De Poezenboot, literally “The Cat Boat,” is the world’s first and only floating cat sanctuary. It was founded in 1968 by avid cat lover Henriette van Weelde and the Cat Boat has gained the reputation of being Amsterdam’s best hidden attraction.
Currently, the boat houses about 50 cats, 14 of them permanent residents.
“Most cats hate water. But ours learn to love living on it. After all, we have been keeping their feet dry since 1968,” reads the official website of De Poezenboot. Because of the coronavirus lockdown, the Cat Boat is currently closed to the public. However, those who intend to adopt a cat can still call the sanctuary and schedule a meeting.

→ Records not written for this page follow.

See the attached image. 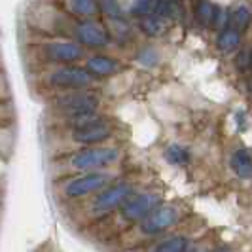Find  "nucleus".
I'll list each match as a JSON object with an SVG mask.
<instances>
[{
    "mask_svg": "<svg viewBox=\"0 0 252 252\" xmlns=\"http://www.w3.org/2000/svg\"><path fill=\"white\" fill-rule=\"evenodd\" d=\"M64 127L68 129V139L74 146H99L112 139L114 127L110 120H106L101 112L84 114L64 120Z\"/></svg>",
    "mask_w": 252,
    "mask_h": 252,
    "instance_id": "f257e3e1",
    "label": "nucleus"
},
{
    "mask_svg": "<svg viewBox=\"0 0 252 252\" xmlns=\"http://www.w3.org/2000/svg\"><path fill=\"white\" fill-rule=\"evenodd\" d=\"M32 59L44 66H61L76 64L86 57V48L78 44L74 38L55 36L44 42H38L32 48Z\"/></svg>",
    "mask_w": 252,
    "mask_h": 252,
    "instance_id": "f03ea898",
    "label": "nucleus"
},
{
    "mask_svg": "<svg viewBox=\"0 0 252 252\" xmlns=\"http://www.w3.org/2000/svg\"><path fill=\"white\" fill-rule=\"evenodd\" d=\"M120 159V148L116 146H86L78 148L63 158V165L68 173H89V171H104Z\"/></svg>",
    "mask_w": 252,
    "mask_h": 252,
    "instance_id": "7ed1b4c3",
    "label": "nucleus"
},
{
    "mask_svg": "<svg viewBox=\"0 0 252 252\" xmlns=\"http://www.w3.org/2000/svg\"><path fill=\"white\" fill-rule=\"evenodd\" d=\"M95 78L86 66L80 64H61L50 66L40 76V86L51 89L55 93L72 91V89H88L93 86Z\"/></svg>",
    "mask_w": 252,
    "mask_h": 252,
    "instance_id": "20e7f679",
    "label": "nucleus"
},
{
    "mask_svg": "<svg viewBox=\"0 0 252 252\" xmlns=\"http://www.w3.org/2000/svg\"><path fill=\"white\" fill-rule=\"evenodd\" d=\"M51 108L61 118H76L84 114L99 112L101 108V95L95 89H72V91H63L57 93L51 99Z\"/></svg>",
    "mask_w": 252,
    "mask_h": 252,
    "instance_id": "39448f33",
    "label": "nucleus"
},
{
    "mask_svg": "<svg viewBox=\"0 0 252 252\" xmlns=\"http://www.w3.org/2000/svg\"><path fill=\"white\" fill-rule=\"evenodd\" d=\"M112 184V175L108 171H89V173H74L70 177H66L61 182V195L64 199H86L95 193H99L101 189Z\"/></svg>",
    "mask_w": 252,
    "mask_h": 252,
    "instance_id": "423d86ee",
    "label": "nucleus"
},
{
    "mask_svg": "<svg viewBox=\"0 0 252 252\" xmlns=\"http://www.w3.org/2000/svg\"><path fill=\"white\" fill-rule=\"evenodd\" d=\"M133 193L135 189L129 182H114L93 195V199L89 203V213L93 216L108 215L116 209H120Z\"/></svg>",
    "mask_w": 252,
    "mask_h": 252,
    "instance_id": "0eeeda50",
    "label": "nucleus"
},
{
    "mask_svg": "<svg viewBox=\"0 0 252 252\" xmlns=\"http://www.w3.org/2000/svg\"><path fill=\"white\" fill-rule=\"evenodd\" d=\"M70 36L74 38L78 44H82L84 48H88V50H104L112 42L110 31L104 25H101L99 21H93V19L76 21Z\"/></svg>",
    "mask_w": 252,
    "mask_h": 252,
    "instance_id": "6e6552de",
    "label": "nucleus"
},
{
    "mask_svg": "<svg viewBox=\"0 0 252 252\" xmlns=\"http://www.w3.org/2000/svg\"><path fill=\"white\" fill-rule=\"evenodd\" d=\"M161 205V195L158 191H135L122 207L120 216L124 222H142Z\"/></svg>",
    "mask_w": 252,
    "mask_h": 252,
    "instance_id": "1a4fd4ad",
    "label": "nucleus"
},
{
    "mask_svg": "<svg viewBox=\"0 0 252 252\" xmlns=\"http://www.w3.org/2000/svg\"><path fill=\"white\" fill-rule=\"evenodd\" d=\"M178 222V209L173 205H159L154 213L140 222V231L144 235H159Z\"/></svg>",
    "mask_w": 252,
    "mask_h": 252,
    "instance_id": "9d476101",
    "label": "nucleus"
},
{
    "mask_svg": "<svg viewBox=\"0 0 252 252\" xmlns=\"http://www.w3.org/2000/svg\"><path fill=\"white\" fill-rule=\"evenodd\" d=\"M89 72L93 74V78H110V76L118 74L122 70V63L118 59H114L110 55H104V53H93L86 59V64Z\"/></svg>",
    "mask_w": 252,
    "mask_h": 252,
    "instance_id": "9b49d317",
    "label": "nucleus"
},
{
    "mask_svg": "<svg viewBox=\"0 0 252 252\" xmlns=\"http://www.w3.org/2000/svg\"><path fill=\"white\" fill-rule=\"evenodd\" d=\"M63 8L76 19H91L99 10V0H63Z\"/></svg>",
    "mask_w": 252,
    "mask_h": 252,
    "instance_id": "f8f14e48",
    "label": "nucleus"
},
{
    "mask_svg": "<svg viewBox=\"0 0 252 252\" xmlns=\"http://www.w3.org/2000/svg\"><path fill=\"white\" fill-rule=\"evenodd\" d=\"M167 23H169V19H165L163 15H159V13L152 12L142 17L140 29H142L144 34L156 38V36H161L165 31H167Z\"/></svg>",
    "mask_w": 252,
    "mask_h": 252,
    "instance_id": "ddd939ff",
    "label": "nucleus"
},
{
    "mask_svg": "<svg viewBox=\"0 0 252 252\" xmlns=\"http://www.w3.org/2000/svg\"><path fill=\"white\" fill-rule=\"evenodd\" d=\"M231 167L235 171V175L243 180L252 178V156L247 150H237L231 156Z\"/></svg>",
    "mask_w": 252,
    "mask_h": 252,
    "instance_id": "4468645a",
    "label": "nucleus"
},
{
    "mask_svg": "<svg viewBox=\"0 0 252 252\" xmlns=\"http://www.w3.org/2000/svg\"><path fill=\"white\" fill-rule=\"evenodd\" d=\"M188 237H184V235H171L167 239L159 241L152 249V252H188Z\"/></svg>",
    "mask_w": 252,
    "mask_h": 252,
    "instance_id": "2eb2a0df",
    "label": "nucleus"
},
{
    "mask_svg": "<svg viewBox=\"0 0 252 252\" xmlns=\"http://www.w3.org/2000/svg\"><path fill=\"white\" fill-rule=\"evenodd\" d=\"M241 42V32L237 29H224L218 36V48L222 51H233Z\"/></svg>",
    "mask_w": 252,
    "mask_h": 252,
    "instance_id": "dca6fc26",
    "label": "nucleus"
},
{
    "mask_svg": "<svg viewBox=\"0 0 252 252\" xmlns=\"http://www.w3.org/2000/svg\"><path fill=\"white\" fill-rule=\"evenodd\" d=\"M163 156L171 165H186L189 161V152L180 144H169Z\"/></svg>",
    "mask_w": 252,
    "mask_h": 252,
    "instance_id": "f3484780",
    "label": "nucleus"
},
{
    "mask_svg": "<svg viewBox=\"0 0 252 252\" xmlns=\"http://www.w3.org/2000/svg\"><path fill=\"white\" fill-rule=\"evenodd\" d=\"M215 15H216V8L209 2V0H201L197 10H195V17L197 21L205 27H213L215 23Z\"/></svg>",
    "mask_w": 252,
    "mask_h": 252,
    "instance_id": "a211bd4d",
    "label": "nucleus"
},
{
    "mask_svg": "<svg viewBox=\"0 0 252 252\" xmlns=\"http://www.w3.org/2000/svg\"><path fill=\"white\" fill-rule=\"evenodd\" d=\"M99 10L108 19H124V8L120 0H99Z\"/></svg>",
    "mask_w": 252,
    "mask_h": 252,
    "instance_id": "6ab92c4d",
    "label": "nucleus"
},
{
    "mask_svg": "<svg viewBox=\"0 0 252 252\" xmlns=\"http://www.w3.org/2000/svg\"><path fill=\"white\" fill-rule=\"evenodd\" d=\"M251 19H252L251 10L247 6H239L235 12L231 13V25H233V29H237L239 32L251 25Z\"/></svg>",
    "mask_w": 252,
    "mask_h": 252,
    "instance_id": "aec40b11",
    "label": "nucleus"
},
{
    "mask_svg": "<svg viewBox=\"0 0 252 252\" xmlns=\"http://www.w3.org/2000/svg\"><path fill=\"white\" fill-rule=\"evenodd\" d=\"M137 59H139V63L142 64V66L152 68V66H156V64L159 63V53L154 50V48H144V50L139 51Z\"/></svg>",
    "mask_w": 252,
    "mask_h": 252,
    "instance_id": "412c9836",
    "label": "nucleus"
},
{
    "mask_svg": "<svg viewBox=\"0 0 252 252\" xmlns=\"http://www.w3.org/2000/svg\"><path fill=\"white\" fill-rule=\"evenodd\" d=\"M12 142H13L12 131H10L6 126H0V154H4L6 150H10V148H12Z\"/></svg>",
    "mask_w": 252,
    "mask_h": 252,
    "instance_id": "4be33fe9",
    "label": "nucleus"
},
{
    "mask_svg": "<svg viewBox=\"0 0 252 252\" xmlns=\"http://www.w3.org/2000/svg\"><path fill=\"white\" fill-rule=\"evenodd\" d=\"M12 118H13V110H12V106H10V102L0 101V126L10 124Z\"/></svg>",
    "mask_w": 252,
    "mask_h": 252,
    "instance_id": "5701e85b",
    "label": "nucleus"
},
{
    "mask_svg": "<svg viewBox=\"0 0 252 252\" xmlns=\"http://www.w3.org/2000/svg\"><path fill=\"white\" fill-rule=\"evenodd\" d=\"M229 21H231V15H227L226 10H216L215 23H213V27H215V29H224Z\"/></svg>",
    "mask_w": 252,
    "mask_h": 252,
    "instance_id": "b1692460",
    "label": "nucleus"
},
{
    "mask_svg": "<svg viewBox=\"0 0 252 252\" xmlns=\"http://www.w3.org/2000/svg\"><path fill=\"white\" fill-rule=\"evenodd\" d=\"M8 97H10V84H8V78L4 74V70H0V101H4Z\"/></svg>",
    "mask_w": 252,
    "mask_h": 252,
    "instance_id": "393cba45",
    "label": "nucleus"
},
{
    "mask_svg": "<svg viewBox=\"0 0 252 252\" xmlns=\"http://www.w3.org/2000/svg\"><path fill=\"white\" fill-rule=\"evenodd\" d=\"M188 252H207L203 247H191V249H188Z\"/></svg>",
    "mask_w": 252,
    "mask_h": 252,
    "instance_id": "a878e982",
    "label": "nucleus"
},
{
    "mask_svg": "<svg viewBox=\"0 0 252 252\" xmlns=\"http://www.w3.org/2000/svg\"><path fill=\"white\" fill-rule=\"evenodd\" d=\"M216 252H229V249H226V247H220V249H216Z\"/></svg>",
    "mask_w": 252,
    "mask_h": 252,
    "instance_id": "bb28decb",
    "label": "nucleus"
},
{
    "mask_svg": "<svg viewBox=\"0 0 252 252\" xmlns=\"http://www.w3.org/2000/svg\"><path fill=\"white\" fill-rule=\"evenodd\" d=\"M0 70H4V63H2V57H0Z\"/></svg>",
    "mask_w": 252,
    "mask_h": 252,
    "instance_id": "cd10ccee",
    "label": "nucleus"
}]
</instances>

The path to the Cat Boat started in 1966 when Henriette van Weelde, an animal lover, discovered a family of cats huddled under a tree next to her house. She decided to adopt them. As expected, another stray feline joined soon after. And another one. Then another.
Without intending to, Henriette became known as “the cat lady.” That meant people who could no longer care for their cats started bringing them to her. Soon enough, there were too many cats to fit into her home and that’s how the idea of a cat boat was born.

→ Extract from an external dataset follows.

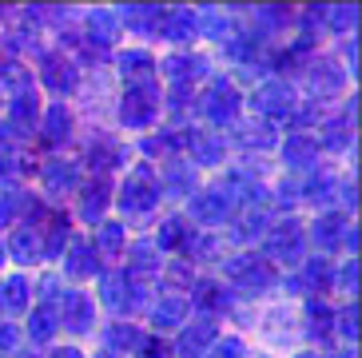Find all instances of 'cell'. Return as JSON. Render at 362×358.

Henriette’s house faced a canal and in 1968, she bought a Dutch sailing barge and converted the interior into a feline-friendly environment.

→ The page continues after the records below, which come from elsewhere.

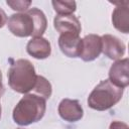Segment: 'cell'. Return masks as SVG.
Masks as SVG:
<instances>
[{
  "label": "cell",
  "instance_id": "1",
  "mask_svg": "<svg viewBox=\"0 0 129 129\" xmlns=\"http://www.w3.org/2000/svg\"><path fill=\"white\" fill-rule=\"evenodd\" d=\"M46 110L45 99L35 94H25L13 109L12 117L16 124L28 126L42 119Z\"/></svg>",
  "mask_w": 129,
  "mask_h": 129
},
{
  "label": "cell",
  "instance_id": "2",
  "mask_svg": "<svg viewBox=\"0 0 129 129\" xmlns=\"http://www.w3.org/2000/svg\"><path fill=\"white\" fill-rule=\"evenodd\" d=\"M7 76L9 87L13 91L24 95L32 92L37 80L33 64L25 58L14 60L9 68Z\"/></svg>",
  "mask_w": 129,
  "mask_h": 129
},
{
  "label": "cell",
  "instance_id": "3",
  "mask_svg": "<svg viewBox=\"0 0 129 129\" xmlns=\"http://www.w3.org/2000/svg\"><path fill=\"white\" fill-rule=\"evenodd\" d=\"M124 89L117 87L110 80L101 81L88 97V105L97 111H105L116 105L123 96Z\"/></svg>",
  "mask_w": 129,
  "mask_h": 129
},
{
  "label": "cell",
  "instance_id": "4",
  "mask_svg": "<svg viewBox=\"0 0 129 129\" xmlns=\"http://www.w3.org/2000/svg\"><path fill=\"white\" fill-rule=\"evenodd\" d=\"M7 26L9 31L18 37L33 36L35 29L33 18L28 11L12 14L7 20Z\"/></svg>",
  "mask_w": 129,
  "mask_h": 129
},
{
  "label": "cell",
  "instance_id": "5",
  "mask_svg": "<svg viewBox=\"0 0 129 129\" xmlns=\"http://www.w3.org/2000/svg\"><path fill=\"white\" fill-rule=\"evenodd\" d=\"M102 52V39L97 34H88L82 38V51L80 57L84 61H93Z\"/></svg>",
  "mask_w": 129,
  "mask_h": 129
},
{
  "label": "cell",
  "instance_id": "6",
  "mask_svg": "<svg viewBox=\"0 0 129 129\" xmlns=\"http://www.w3.org/2000/svg\"><path fill=\"white\" fill-rule=\"evenodd\" d=\"M57 112L61 119L64 121L74 123L78 122L83 118L84 110L78 100L73 99H62L57 107Z\"/></svg>",
  "mask_w": 129,
  "mask_h": 129
},
{
  "label": "cell",
  "instance_id": "7",
  "mask_svg": "<svg viewBox=\"0 0 129 129\" xmlns=\"http://www.w3.org/2000/svg\"><path fill=\"white\" fill-rule=\"evenodd\" d=\"M60 51L68 57H80L82 51V38L78 34L62 33L58 37Z\"/></svg>",
  "mask_w": 129,
  "mask_h": 129
},
{
  "label": "cell",
  "instance_id": "8",
  "mask_svg": "<svg viewBox=\"0 0 129 129\" xmlns=\"http://www.w3.org/2000/svg\"><path fill=\"white\" fill-rule=\"evenodd\" d=\"M109 80L111 83L125 89L129 85V67L128 58L116 60L109 70Z\"/></svg>",
  "mask_w": 129,
  "mask_h": 129
},
{
  "label": "cell",
  "instance_id": "9",
  "mask_svg": "<svg viewBox=\"0 0 129 129\" xmlns=\"http://www.w3.org/2000/svg\"><path fill=\"white\" fill-rule=\"evenodd\" d=\"M102 39V52L110 59L118 60L125 53V44L116 36L111 34H104Z\"/></svg>",
  "mask_w": 129,
  "mask_h": 129
},
{
  "label": "cell",
  "instance_id": "10",
  "mask_svg": "<svg viewBox=\"0 0 129 129\" xmlns=\"http://www.w3.org/2000/svg\"><path fill=\"white\" fill-rule=\"evenodd\" d=\"M53 26L59 34L74 33L80 35L82 26L79 19L74 14L69 15H56L53 19Z\"/></svg>",
  "mask_w": 129,
  "mask_h": 129
},
{
  "label": "cell",
  "instance_id": "11",
  "mask_svg": "<svg viewBox=\"0 0 129 129\" xmlns=\"http://www.w3.org/2000/svg\"><path fill=\"white\" fill-rule=\"evenodd\" d=\"M114 4L118 6L112 13V23L117 30L127 34L129 32V2H114Z\"/></svg>",
  "mask_w": 129,
  "mask_h": 129
},
{
  "label": "cell",
  "instance_id": "12",
  "mask_svg": "<svg viewBox=\"0 0 129 129\" xmlns=\"http://www.w3.org/2000/svg\"><path fill=\"white\" fill-rule=\"evenodd\" d=\"M26 51L36 59L47 58L51 53L50 42L42 36L32 37L26 44Z\"/></svg>",
  "mask_w": 129,
  "mask_h": 129
},
{
  "label": "cell",
  "instance_id": "13",
  "mask_svg": "<svg viewBox=\"0 0 129 129\" xmlns=\"http://www.w3.org/2000/svg\"><path fill=\"white\" fill-rule=\"evenodd\" d=\"M27 11L30 13V15L32 16L33 21H34L35 29H34V33H33L32 37L42 36V34L45 32L46 27H47V20H46V17L44 15V13L36 7L30 8Z\"/></svg>",
  "mask_w": 129,
  "mask_h": 129
},
{
  "label": "cell",
  "instance_id": "14",
  "mask_svg": "<svg viewBox=\"0 0 129 129\" xmlns=\"http://www.w3.org/2000/svg\"><path fill=\"white\" fill-rule=\"evenodd\" d=\"M51 92H52L51 84L44 77L37 76L36 84H35L34 89L32 90V94H35L46 100L51 96Z\"/></svg>",
  "mask_w": 129,
  "mask_h": 129
},
{
  "label": "cell",
  "instance_id": "15",
  "mask_svg": "<svg viewBox=\"0 0 129 129\" xmlns=\"http://www.w3.org/2000/svg\"><path fill=\"white\" fill-rule=\"evenodd\" d=\"M51 4L57 15L73 14L77 9V4L75 1H52Z\"/></svg>",
  "mask_w": 129,
  "mask_h": 129
},
{
  "label": "cell",
  "instance_id": "16",
  "mask_svg": "<svg viewBox=\"0 0 129 129\" xmlns=\"http://www.w3.org/2000/svg\"><path fill=\"white\" fill-rule=\"evenodd\" d=\"M7 5L11 7V9L18 11V12H26L29 8V6L31 5V1H23V0H7L6 1Z\"/></svg>",
  "mask_w": 129,
  "mask_h": 129
},
{
  "label": "cell",
  "instance_id": "17",
  "mask_svg": "<svg viewBox=\"0 0 129 129\" xmlns=\"http://www.w3.org/2000/svg\"><path fill=\"white\" fill-rule=\"evenodd\" d=\"M109 129H129V127L124 122H121V121H113L110 124Z\"/></svg>",
  "mask_w": 129,
  "mask_h": 129
},
{
  "label": "cell",
  "instance_id": "18",
  "mask_svg": "<svg viewBox=\"0 0 129 129\" xmlns=\"http://www.w3.org/2000/svg\"><path fill=\"white\" fill-rule=\"evenodd\" d=\"M7 22V15L3 9L0 8V28H2Z\"/></svg>",
  "mask_w": 129,
  "mask_h": 129
},
{
  "label": "cell",
  "instance_id": "19",
  "mask_svg": "<svg viewBox=\"0 0 129 129\" xmlns=\"http://www.w3.org/2000/svg\"><path fill=\"white\" fill-rule=\"evenodd\" d=\"M4 92H5V88H4L3 83H2V73H1V71H0V98L3 96Z\"/></svg>",
  "mask_w": 129,
  "mask_h": 129
},
{
  "label": "cell",
  "instance_id": "20",
  "mask_svg": "<svg viewBox=\"0 0 129 129\" xmlns=\"http://www.w3.org/2000/svg\"><path fill=\"white\" fill-rule=\"evenodd\" d=\"M1 111H2V109H1V105H0V118H1Z\"/></svg>",
  "mask_w": 129,
  "mask_h": 129
},
{
  "label": "cell",
  "instance_id": "21",
  "mask_svg": "<svg viewBox=\"0 0 129 129\" xmlns=\"http://www.w3.org/2000/svg\"><path fill=\"white\" fill-rule=\"evenodd\" d=\"M18 129H24V128H18Z\"/></svg>",
  "mask_w": 129,
  "mask_h": 129
}]
</instances>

After the cat boat’s first few residents started moving in, people chimed in offering to help care for the felines.
But the original barge was “bursting at the seams after just three years” so Henriette bought the second one in 1971.By this time, the cat boat had become a local attraction with people not just dropping off cats but adopting them, as well.
“Nobody back in 1966 could have dreamed that one mother cat and her kittens would begin what was now the world’s most famous cat sanctuary,” the official De Poezenboot website reads.
The Cat Boat became registered as an official charity on June 3, 1987, with a Stichting de Poezenboot (“Catboat Foundation”) established. Unfortunately, one of the boats had to be towed away in 2006 following a directive by city authorities. “Now we have to work with half the space,” volunteers wrote on the website. “That is very regrettable but of course we will go on.”
While the boat is open to visitors, they may only do so for a few hours per day. The primary focus of the sanctuary is to care for cats while finding loving homes for them and that has never changed since the first day.
But take note that the sanctuary has a rigorous adoption process. This is to make sure that the adopted felines will be loved and properly taken care of.
The cat boat has closed its doors to the public due to the coronavirus outbreak, potentially opening for visitors on June 1 at the earliest. But if you’re serious about adopting a cat, the sanctuary advises prospective owners to call so that a 1-on-1 meeting with a cat can be scheduled.